First there is the obvious answer: that media of all kinds so often focus on portraying perfection. But in all honesty, it does take extra planning and effort to deviate from that norm. Our photo team has worked hard over the last year to make that happen. Photo shoots are typically done with models and there are not a lot of child models with disabilities. Moreover, a typical photo shoot can be tiring even for kids who aren’t disabled. So we had to be especially careful to be sensitive to that, and to things like whether the studio where we were shooting was accessible. It's also important to be true to a child's abilities—if a child with a disability isn't developmentally able to do something that would be required for the shoot, it wouldn't be right for us to fake it for the camera. Our photo director, Lily Alt, chose to photograph kids with disabilities for our table-of-contents pages, for example, because it made the process easier and more manageable for families than, say, shooting a big feature story on location outdoors.
This summer, a beautiful little girl with Down syndrome made headlines when she was chosen to be the face of a swimwear catalog. Some mused whether the company was exploiting the child for attention. What would you say to naysayers like that?
I can't speak to what the company's motivation was, but I think that in the end it's good for people to see a child with Down syndrome in a catalog, getting national attention, and doing the same thing that kids without Down syndrome do.
In what ways, if any, did meeting Emily change perceptions you may have had about children with disabilities?
I was lucky to go on set and spend a little time with Emily and interview her mom Liz for our video. Watching them together—reading a book or dancing to music—made me think of when my own sons were that little and that in turn reminded me that as parents we all have more things in common than we do things that separate us. Of course knowing how tricky it is to put on tiny tights, and then realizing that the braces must go on after that, also gave me such admiration for Liz and her husband and anyone who cares for a special-needs child. I remember how tired I was as a toddler mom, and parenting a child with special needs takes even more energy, I'm sure.

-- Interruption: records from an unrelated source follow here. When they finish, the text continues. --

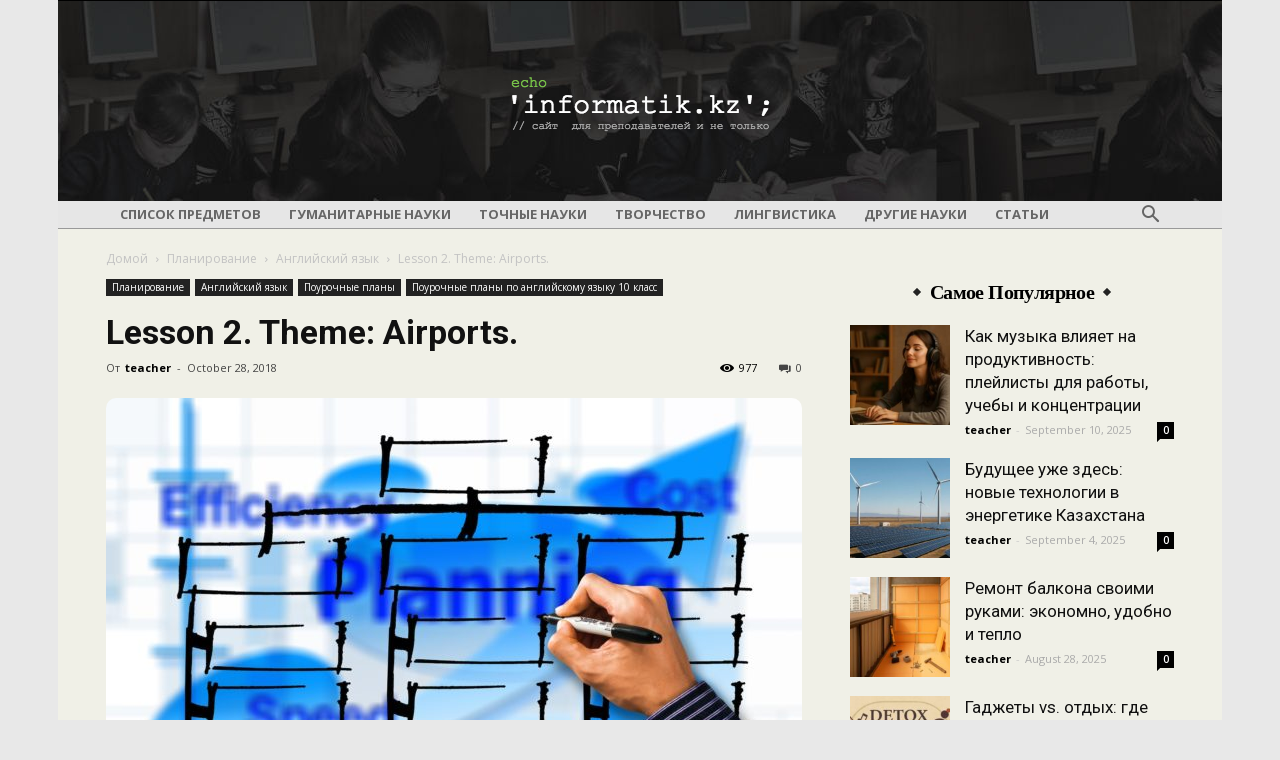

--- FILE ---
content_type: text/html; charset=utf-8
request_url: https://www.google.com/recaptcha/api2/aframe
body_size: 266
content:
<!DOCTYPE HTML><html><head><meta http-equiv="content-type" content="text/html; charset=UTF-8"></head><body><script nonce="lyncW613o9OSDhbVrkypUA">/** Anti-fraud and anti-abuse applications only. See google.com/recaptcha */ try{var clients={'sodar':'https://pagead2.googlesyndication.com/pagead/sodar?'};window.addEventListener("message",function(a){try{if(a.source===window.parent){var b=JSON.parse(a.data);var c=clients[b['id']];if(c){var d=document.createElement('img');d.src=c+b['params']+'&rc='+(localStorage.getItem("rc::a")?sessionStorage.getItem("rc::b"):"");window.document.body.appendChild(d);sessionStorage.setItem("rc::e",parseInt(sessionStorage.getItem("rc::e")||0)+1);localStorage.setItem("rc::h",'1768790698451');}}}catch(b){}});window.parent.postMessage("_grecaptcha_ready", "*");}catch(b){}</script></body></html>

What was your favorite moment at the photo shoot?
Watching Emily dance is pretty special. Ellen DeGeneres has nothing on her!
Have you shown the cover to your kids? What was their response?
I did. I brought the issue home as soon as it arrived in the office and left it casually on the sofa to see what their reaction would be. Only my older son, who is 11, said anything and then it was, "I'm not sure her shirt and her skirt really match." What is shocking to adults doesn't phase kids—we should all take a cue from them. And our kids are growing up in a more inclusive world than we did. Progress is slow, but it happens.
OK, when can I get Max on the cover? He has really good hair. I'm only half-joking!
Ha! But seriously: We invite families to enter our Parents cover model contest every year starting in April. So everyone does have a chance to see their child on the cover. I will be interested to see if we get more submissions from parents of children with special needs in 2013 because more families will feel like their child really could end up on our cover, now that they have seen that happen.